So...I had a situation recently that made me wonder if I was the crazy one. After discussing with several friends (married with & without children), I've come to the conclusion that I am, in fact, NOT crazy.
Here is what happened...
A few weeks ago, I got a text from an acquaintance. Now, I like this woman, her husband, and her 2 kids, but I wouldn't call them friends. We socialize maybe twice a year and I never call her just to chat or go do something. And I would never call/ask her for a favor, because I'd feel like I was imposing, since we aren't close friends.
Anyway, she and two of my friends (a married couple) were going to a big game that Saturday. She texted me asking if I could watch her kids for 2 hours in the morning. Now, it's not that I'm not willing to help out, but I was a little shocked that she'd ask that of me...an acquaintance?
I couldn't watch them the whole 2 hours, but offered 45 minutes - assuming she wouldn't take me up on it. Well, she DID take me up on that. So, I agreed to do it. (If a friend told me they could only help for 45 minutes, I 1) wouldn't take them up on it, because why inconvenience them for such a short amount of time, and 2) I'd figure something else out as 45 minutes wouldn't seem worth it.)
Later that night, she called me, and I thought she was just calling to say thank you. Well, she was... But then she said, "Well, we've pieced together child care for most of the day Saturday..." Oh, frick - she's going to ask me for MORE? Seriously?
So, she asked if I was busy at 9:30pm that night...and if I could go pick up her kids, then bring them home, do the bedtime routine, then WAIT for them to get home from the game, which ended up being close to midnight.
Here's the thing - I know that I could, SHOULD, have said no. But, being single and childless, I knew she figured I probably had nothing going on at 9:30 at night. I mean, what excuse could I give?
I agreed to do it, even though I was floored she was asking this of me. It totally messed up my previously "free" day to get things done.
When I got there the next morning, the husband said, "Thanks for doing this...we were trying to think, 'Who wouldn't be watching the game?'" Um, I actually DO watch the games from time to time and if I wasn't watching the game - WHY would I want to cart your kids around instead? Seriously?
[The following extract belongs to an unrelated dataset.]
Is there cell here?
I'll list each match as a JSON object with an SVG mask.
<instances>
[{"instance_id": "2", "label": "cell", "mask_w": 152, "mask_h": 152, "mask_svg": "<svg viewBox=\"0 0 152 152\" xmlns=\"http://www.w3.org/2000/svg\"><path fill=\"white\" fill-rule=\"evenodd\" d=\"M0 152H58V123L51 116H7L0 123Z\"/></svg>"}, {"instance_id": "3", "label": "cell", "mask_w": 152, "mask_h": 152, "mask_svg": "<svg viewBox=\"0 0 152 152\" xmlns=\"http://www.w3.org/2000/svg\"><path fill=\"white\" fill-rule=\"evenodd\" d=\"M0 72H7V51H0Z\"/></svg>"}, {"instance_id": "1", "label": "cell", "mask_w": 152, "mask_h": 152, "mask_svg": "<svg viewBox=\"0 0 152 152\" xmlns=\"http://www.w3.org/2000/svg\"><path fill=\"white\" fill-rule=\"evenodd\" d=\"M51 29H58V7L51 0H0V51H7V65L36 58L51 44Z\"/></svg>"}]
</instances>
Bottom line - If i'm not a good enough friend to consider inviting to the game, then I'm probably not someone you should ask to babysit your kids. And, by the way, isn't that what babysitters are for?
NONE of my actual close friends would ever ask me to do something like this, EVER. They were all floored and annoyed. To me, the whole thing showed a lack of thought, and a lot of selfishness. All they cared about was going to the game.
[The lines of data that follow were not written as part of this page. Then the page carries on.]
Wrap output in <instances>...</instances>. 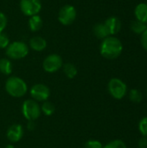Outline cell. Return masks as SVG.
I'll list each match as a JSON object with an SVG mask.
<instances>
[{
	"mask_svg": "<svg viewBox=\"0 0 147 148\" xmlns=\"http://www.w3.org/2000/svg\"><path fill=\"white\" fill-rule=\"evenodd\" d=\"M123 51V44L121 41L113 36H109L102 40L100 45L101 55L108 60H113L118 58Z\"/></svg>",
	"mask_w": 147,
	"mask_h": 148,
	"instance_id": "1",
	"label": "cell"
},
{
	"mask_svg": "<svg viewBox=\"0 0 147 148\" xmlns=\"http://www.w3.org/2000/svg\"><path fill=\"white\" fill-rule=\"evenodd\" d=\"M5 90L12 97L20 98L26 95L28 91V86L26 82L18 76H11L8 78L4 85Z\"/></svg>",
	"mask_w": 147,
	"mask_h": 148,
	"instance_id": "2",
	"label": "cell"
},
{
	"mask_svg": "<svg viewBox=\"0 0 147 148\" xmlns=\"http://www.w3.org/2000/svg\"><path fill=\"white\" fill-rule=\"evenodd\" d=\"M29 54L28 45L22 41H15L6 48V55L13 60H20L26 57Z\"/></svg>",
	"mask_w": 147,
	"mask_h": 148,
	"instance_id": "3",
	"label": "cell"
},
{
	"mask_svg": "<svg viewBox=\"0 0 147 148\" xmlns=\"http://www.w3.org/2000/svg\"><path fill=\"white\" fill-rule=\"evenodd\" d=\"M22 113L23 117L27 121H36L37 120L41 114V107L37 103L36 101L33 99L26 100L23 101L22 105Z\"/></svg>",
	"mask_w": 147,
	"mask_h": 148,
	"instance_id": "4",
	"label": "cell"
},
{
	"mask_svg": "<svg viewBox=\"0 0 147 148\" xmlns=\"http://www.w3.org/2000/svg\"><path fill=\"white\" fill-rule=\"evenodd\" d=\"M107 89L111 96L116 100H121L127 93L126 84L119 78H112L107 84Z\"/></svg>",
	"mask_w": 147,
	"mask_h": 148,
	"instance_id": "5",
	"label": "cell"
},
{
	"mask_svg": "<svg viewBox=\"0 0 147 148\" xmlns=\"http://www.w3.org/2000/svg\"><path fill=\"white\" fill-rule=\"evenodd\" d=\"M77 16V10L75 6L66 4L62 6L58 12V21L64 26L72 24Z\"/></svg>",
	"mask_w": 147,
	"mask_h": 148,
	"instance_id": "6",
	"label": "cell"
},
{
	"mask_svg": "<svg viewBox=\"0 0 147 148\" xmlns=\"http://www.w3.org/2000/svg\"><path fill=\"white\" fill-rule=\"evenodd\" d=\"M63 66V61L61 56L57 54H51L48 56L42 62L43 69L48 73H55Z\"/></svg>",
	"mask_w": 147,
	"mask_h": 148,
	"instance_id": "7",
	"label": "cell"
},
{
	"mask_svg": "<svg viewBox=\"0 0 147 148\" xmlns=\"http://www.w3.org/2000/svg\"><path fill=\"white\" fill-rule=\"evenodd\" d=\"M20 10L27 16L38 15L42 10L41 0H20Z\"/></svg>",
	"mask_w": 147,
	"mask_h": 148,
	"instance_id": "8",
	"label": "cell"
},
{
	"mask_svg": "<svg viewBox=\"0 0 147 148\" xmlns=\"http://www.w3.org/2000/svg\"><path fill=\"white\" fill-rule=\"evenodd\" d=\"M30 95L33 100L36 101H45L50 96V89L48 86L42 83H37L31 87L29 90Z\"/></svg>",
	"mask_w": 147,
	"mask_h": 148,
	"instance_id": "9",
	"label": "cell"
},
{
	"mask_svg": "<svg viewBox=\"0 0 147 148\" xmlns=\"http://www.w3.org/2000/svg\"><path fill=\"white\" fill-rule=\"evenodd\" d=\"M6 136L8 140L12 143L18 142L23 136V128L20 124H13L11 125L6 133Z\"/></svg>",
	"mask_w": 147,
	"mask_h": 148,
	"instance_id": "10",
	"label": "cell"
},
{
	"mask_svg": "<svg viewBox=\"0 0 147 148\" xmlns=\"http://www.w3.org/2000/svg\"><path fill=\"white\" fill-rule=\"evenodd\" d=\"M105 25L110 36H113L120 32L121 29V22L117 16H110L105 21Z\"/></svg>",
	"mask_w": 147,
	"mask_h": 148,
	"instance_id": "11",
	"label": "cell"
},
{
	"mask_svg": "<svg viewBox=\"0 0 147 148\" xmlns=\"http://www.w3.org/2000/svg\"><path fill=\"white\" fill-rule=\"evenodd\" d=\"M29 47L35 51H42L47 47V41L45 40V38L39 36H33L29 40Z\"/></svg>",
	"mask_w": 147,
	"mask_h": 148,
	"instance_id": "12",
	"label": "cell"
},
{
	"mask_svg": "<svg viewBox=\"0 0 147 148\" xmlns=\"http://www.w3.org/2000/svg\"><path fill=\"white\" fill-rule=\"evenodd\" d=\"M134 15L136 19L147 24V3H139L135 10Z\"/></svg>",
	"mask_w": 147,
	"mask_h": 148,
	"instance_id": "13",
	"label": "cell"
},
{
	"mask_svg": "<svg viewBox=\"0 0 147 148\" xmlns=\"http://www.w3.org/2000/svg\"><path fill=\"white\" fill-rule=\"evenodd\" d=\"M93 32L94 34V36L99 38V39H105L106 37L109 36V32L105 25L104 23H96L94 28H93Z\"/></svg>",
	"mask_w": 147,
	"mask_h": 148,
	"instance_id": "14",
	"label": "cell"
},
{
	"mask_svg": "<svg viewBox=\"0 0 147 148\" xmlns=\"http://www.w3.org/2000/svg\"><path fill=\"white\" fill-rule=\"evenodd\" d=\"M28 24H29V28L31 31L36 32L42 28L43 22H42V17L39 15H35V16H30Z\"/></svg>",
	"mask_w": 147,
	"mask_h": 148,
	"instance_id": "15",
	"label": "cell"
},
{
	"mask_svg": "<svg viewBox=\"0 0 147 148\" xmlns=\"http://www.w3.org/2000/svg\"><path fill=\"white\" fill-rule=\"evenodd\" d=\"M63 68V72L65 74V75L68 78V79H74L76 75H77V68L70 62H67L65 64H63L62 66Z\"/></svg>",
	"mask_w": 147,
	"mask_h": 148,
	"instance_id": "16",
	"label": "cell"
},
{
	"mask_svg": "<svg viewBox=\"0 0 147 148\" xmlns=\"http://www.w3.org/2000/svg\"><path fill=\"white\" fill-rule=\"evenodd\" d=\"M12 63L8 58L0 59V72L5 75H9L12 73Z\"/></svg>",
	"mask_w": 147,
	"mask_h": 148,
	"instance_id": "17",
	"label": "cell"
},
{
	"mask_svg": "<svg viewBox=\"0 0 147 148\" xmlns=\"http://www.w3.org/2000/svg\"><path fill=\"white\" fill-rule=\"evenodd\" d=\"M130 28H131V29H132V31L133 33L141 35L144 31H146L147 29V24L136 19V20H133L131 23Z\"/></svg>",
	"mask_w": 147,
	"mask_h": 148,
	"instance_id": "18",
	"label": "cell"
},
{
	"mask_svg": "<svg viewBox=\"0 0 147 148\" xmlns=\"http://www.w3.org/2000/svg\"><path fill=\"white\" fill-rule=\"evenodd\" d=\"M41 111L43 113L44 115L51 116L55 112V107L52 102L45 101H43L42 105L41 106Z\"/></svg>",
	"mask_w": 147,
	"mask_h": 148,
	"instance_id": "19",
	"label": "cell"
},
{
	"mask_svg": "<svg viewBox=\"0 0 147 148\" xmlns=\"http://www.w3.org/2000/svg\"><path fill=\"white\" fill-rule=\"evenodd\" d=\"M129 99L133 103H139L143 100L142 92L137 88H133L129 91Z\"/></svg>",
	"mask_w": 147,
	"mask_h": 148,
	"instance_id": "20",
	"label": "cell"
},
{
	"mask_svg": "<svg viewBox=\"0 0 147 148\" xmlns=\"http://www.w3.org/2000/svg\"><path fill=\"white\" fill-rule=\"evenodd\" d=\"M103 148H126V145L121 140H113L104 146Z\"/></svg>",
	"mask_w": 147,
	"mask_h": 148,
	"instance_id": "21",
	"label": "cell"
},
{
	"mask_svg": "<svg viewBox=\"0 0 147 148\" xmlns=\"http://www.w3.org/2000/svg\"><path fill=\"white\" fill-rule=\"evenodd\" d=\"M139 130L142 136L147 137V117H144L139 123Z\"/></svg>",
	"mask_w": 147,
	"mask_h": 148,
	"instance_id": "22",
	"label": "cell"
},
{
	"mask_svg": "<svg viewBox=\"0 0 147 148\" xmlns=\"http://www.w3.org/2000/svg\"><path fill=\"white\" fill-rule=\"evenodd\" d=\"M84 148H103V145L99 140H89L85 143Z\"/></svg>",
	"mask_w": 147,
	"mask_h": 148,
	"instance_id": "23",
	"label": "cell"
},
{
	"mask_svg": "<svg viewBox=\"0 0 147 148\" xmlns=\"http://www.w3.org/2000/svg\"><path fill=\"white\" fill-rule=\"evenodd\" d=\"M9 44H10L9 36L5 33L1 32L0 33V49H6Z\"/></svg>",
	"mask_w": 147,
	"mask_h": 148,
	"instance_id": "24",
	"label": "cell"
},
{
	"mask_svg": "<svg viewBox=\"0 0 147 148\" xmlns=\"http://www.w3.org/2000/svg\"><path fill=\"white\" fill-rule=\"evenodd\" d=\"M7 23H8L7 16H5L4 13L0 11V33L3 32V30L5 29V28L7 26Z\"/></svg>",
	"mask_w": 147,
	"mask_h": 148,
	"instance_id": "25",
	"label": "cell"
},
{
	"mask_svg": "<svg viewBox=\"0 0 147 148\" xmlns=\"http://www.w3.org/2000/svg\"><path fill=\"white\" fill-rule=\"evenodd\" d=\"M140 42L143 49L147 51V29L140 35Z\"/></svg>",
	"mask_w": 147,
	"mask_h": 148,
	"instance_id": "26",
	"label": "cell"
},
{
	"mask_svg": "<svg viewBox=\"0 0 147 148\" xmlns=\"http://www.w3.org/2000/svg\"><path fill=\"white\" fill-rule=\"evenodd\" d=\"M139 148H147V137L142 136L138 142Z\"/></svg>",
	"mask_w": 147,
	"mask_h": 148,
	"instance_id": "27",
	"label": "cell"
},
{
	"mask_svg": "<svg viewBox=\"0 0 147 148\" xmlns=\"http://www.w3.org/2000/svg\"><path fill=\"white\" fill-rule=\"evenodd\" d=\"M27 128H28V130H29V131L35 130V128H36V123H35V121H28Z\"/></svg>",
	"mask_w": 147,
	"mask_h": 148,
	"instance_id": "28",
	"label": "cell"
},
{
	"mask_svg": "<svg viewBox=\"0 0 147 148\" xmlns=\"http://www.w3.org/2000/svg\"><path fill=\"white\" fill-rule=\"evenodd\" d=\"M5 148H15V147L13 146V145H11V144H9V145H7Z\"/></svg>",
	"mask_w": 147,
	"mask_h": 148,
	"instance_id": "29",
	"label": "cell"
},
{
	"mask_svg": "<svg viewBox=\"0 0 147 148\" xmlns=\"http://www.w3.org/2000/svg\"><path fill=\"white\" fill-rule=\"evenodd\" d=\"M146 94H147V86H146Z\"/></svg>",
	"mask_w": 147,
	"mask_h": 148,
	"instance_id": "30",
	"label": "cell"
}]
</instances>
Side note - the kids know me alright, but not well. They had to ask what my name was when I picked them up that night...yah, we are SO close.
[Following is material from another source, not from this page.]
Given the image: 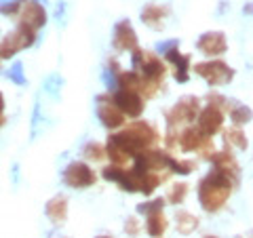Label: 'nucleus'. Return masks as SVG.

She did give me a gift card, so that was nice. But really, I'd rather have my Saturday back. I can get myself a gift card. It's the principle of the thing.
Lesson learned? First of all, I will never agree to do something like this ever again - unless it's for close friends who are in an emergency family situation. Secondly, I need to learn that I can say no and not give a reason. It wasn't my problem that they didn't have child care...it was theirs. So, I could/should have said I wasn't available, and then not given any reason. I don't owe them an explanation. This is something I'll have to work on, for sure!
As always, I love to get your feedback!
3 months ago
I totally agree with you, they should never have asked this from you. BUT -- and I say this in the nicest way possible -- you lose your right to complain because you said yes. You should have said no and then just thought about how selfish it was they even asked. Once you say yes, you know what you are getting into. I think it's a good lesson -- and you are so right, you can say no without a good reason!